Per le profonde relazioni storiche e culturali con la provincia annessa, le ripercussioni più gravi si ebbero in Serbia. Fu ordinata la mobilitazione di 120.000 uomini e fu convocata la Skupština, l'Assemblea popolare, che approvò un credito straordinario. Venne inoltre fondata la Narodna Odbrana (Difesa Nazionale), un'associazione che ebbe il compito di proteggere e promuovere gli interessi nazionali serbi nella Bosnia-Erzegovina[13].

Il principe ereditario serbo, il ventunenne Giorgio Karađorđević si pose alla testa dei dimostranti e si proclamò pronto a morire, con tutto il suo popolo, per l'idea panserba. La folla nella capitale Belgrado tributò ovazioni ai rappresentanti della Russia, della Francia, della Gran Bretagna e dell'Italia e cercò di sfondare le finestre della legazione austriaca[14].

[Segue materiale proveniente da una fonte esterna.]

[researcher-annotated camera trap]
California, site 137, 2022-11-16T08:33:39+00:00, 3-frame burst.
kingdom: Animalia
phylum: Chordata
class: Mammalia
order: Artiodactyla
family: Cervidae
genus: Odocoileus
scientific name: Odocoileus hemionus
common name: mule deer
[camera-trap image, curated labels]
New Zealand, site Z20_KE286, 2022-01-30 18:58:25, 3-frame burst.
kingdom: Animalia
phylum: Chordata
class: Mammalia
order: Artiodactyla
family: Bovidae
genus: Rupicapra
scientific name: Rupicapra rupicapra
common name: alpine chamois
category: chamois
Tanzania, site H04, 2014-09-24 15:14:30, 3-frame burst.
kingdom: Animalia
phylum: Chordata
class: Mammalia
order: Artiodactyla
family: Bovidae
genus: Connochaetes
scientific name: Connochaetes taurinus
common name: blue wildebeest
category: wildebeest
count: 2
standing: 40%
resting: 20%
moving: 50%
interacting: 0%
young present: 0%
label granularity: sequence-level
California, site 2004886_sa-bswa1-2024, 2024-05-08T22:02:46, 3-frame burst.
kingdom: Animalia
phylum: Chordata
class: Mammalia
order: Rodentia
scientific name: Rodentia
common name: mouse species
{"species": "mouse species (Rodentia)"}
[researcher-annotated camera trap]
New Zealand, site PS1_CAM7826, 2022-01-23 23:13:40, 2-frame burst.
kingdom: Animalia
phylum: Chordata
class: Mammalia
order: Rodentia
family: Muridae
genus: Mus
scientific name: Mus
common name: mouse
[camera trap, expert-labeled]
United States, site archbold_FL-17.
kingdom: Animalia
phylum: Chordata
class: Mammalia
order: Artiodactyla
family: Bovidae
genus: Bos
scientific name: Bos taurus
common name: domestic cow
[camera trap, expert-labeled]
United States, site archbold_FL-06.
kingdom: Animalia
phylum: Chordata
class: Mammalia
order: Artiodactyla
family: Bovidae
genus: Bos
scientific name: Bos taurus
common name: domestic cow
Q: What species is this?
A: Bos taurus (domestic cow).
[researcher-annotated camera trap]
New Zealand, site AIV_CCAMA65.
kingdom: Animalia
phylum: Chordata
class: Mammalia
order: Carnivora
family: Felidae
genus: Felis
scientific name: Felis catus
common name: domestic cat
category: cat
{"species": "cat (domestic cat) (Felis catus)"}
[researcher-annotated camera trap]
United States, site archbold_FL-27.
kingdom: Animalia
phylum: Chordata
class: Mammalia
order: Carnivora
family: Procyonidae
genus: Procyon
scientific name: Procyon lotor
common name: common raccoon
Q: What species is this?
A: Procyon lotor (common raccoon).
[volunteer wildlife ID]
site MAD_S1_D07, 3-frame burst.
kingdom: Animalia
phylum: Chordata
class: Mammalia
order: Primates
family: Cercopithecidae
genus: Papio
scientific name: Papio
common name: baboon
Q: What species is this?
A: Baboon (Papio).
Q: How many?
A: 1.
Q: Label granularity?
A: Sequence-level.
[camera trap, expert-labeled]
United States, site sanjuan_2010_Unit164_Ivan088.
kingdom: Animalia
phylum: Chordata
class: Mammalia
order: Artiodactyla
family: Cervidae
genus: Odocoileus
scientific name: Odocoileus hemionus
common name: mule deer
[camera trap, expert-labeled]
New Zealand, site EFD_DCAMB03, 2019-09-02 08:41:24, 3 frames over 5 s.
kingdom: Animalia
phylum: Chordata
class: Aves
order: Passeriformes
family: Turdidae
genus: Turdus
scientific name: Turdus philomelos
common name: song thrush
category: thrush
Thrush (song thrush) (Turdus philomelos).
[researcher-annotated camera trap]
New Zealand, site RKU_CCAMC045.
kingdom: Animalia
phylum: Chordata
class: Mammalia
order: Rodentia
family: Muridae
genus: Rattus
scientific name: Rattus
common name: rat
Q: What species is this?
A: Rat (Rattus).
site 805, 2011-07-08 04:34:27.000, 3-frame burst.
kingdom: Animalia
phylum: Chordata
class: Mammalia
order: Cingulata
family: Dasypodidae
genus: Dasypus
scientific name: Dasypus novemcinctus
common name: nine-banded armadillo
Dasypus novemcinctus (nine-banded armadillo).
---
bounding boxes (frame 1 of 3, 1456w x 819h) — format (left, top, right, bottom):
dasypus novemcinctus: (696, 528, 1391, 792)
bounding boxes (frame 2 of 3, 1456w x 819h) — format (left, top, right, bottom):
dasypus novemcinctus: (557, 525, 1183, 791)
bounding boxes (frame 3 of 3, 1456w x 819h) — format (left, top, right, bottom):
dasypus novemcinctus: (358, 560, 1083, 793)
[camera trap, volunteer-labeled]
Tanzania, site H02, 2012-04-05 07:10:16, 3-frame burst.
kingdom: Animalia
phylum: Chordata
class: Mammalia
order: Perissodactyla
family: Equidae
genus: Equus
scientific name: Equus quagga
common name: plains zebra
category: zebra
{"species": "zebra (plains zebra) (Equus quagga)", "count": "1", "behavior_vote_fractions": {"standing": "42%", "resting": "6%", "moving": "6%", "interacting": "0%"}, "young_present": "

Ma anche la Turchia che aveva ceduto molto malvolentieri l'amministrazione della Bosnia-Erzegovina nel 1878, si sentì offesa per la mossa austriaca. A Costantinopoli, fra eccessi che si verificarono contro sudditi austriaci, furono boicottate tutte le merci provenienti da Vienna; mentre la stampa russa sosteneva che i serbi avrebbero dovuto esigere grandi compensi dall'Austria-Ungheria[14].

L'ostilità verso l'annessione venne manifestata anche a Praga (all'epoca una delle principali città dell'Austria-Ungheria) con cortei di dimostranti che sfilarono gridando «Viva la Serbia!»; ci furono attacchi ingiuriosi contro studenti tedeschi e la bandiera imperiale fu calpestata. I disordini di Praga furono così gravi che due mesi dopo, per le celebrazioni del 60º anniversario dell'ascesa al trono di Francesco Giuseppe, la città fu sottoposta alla legge marziale[15].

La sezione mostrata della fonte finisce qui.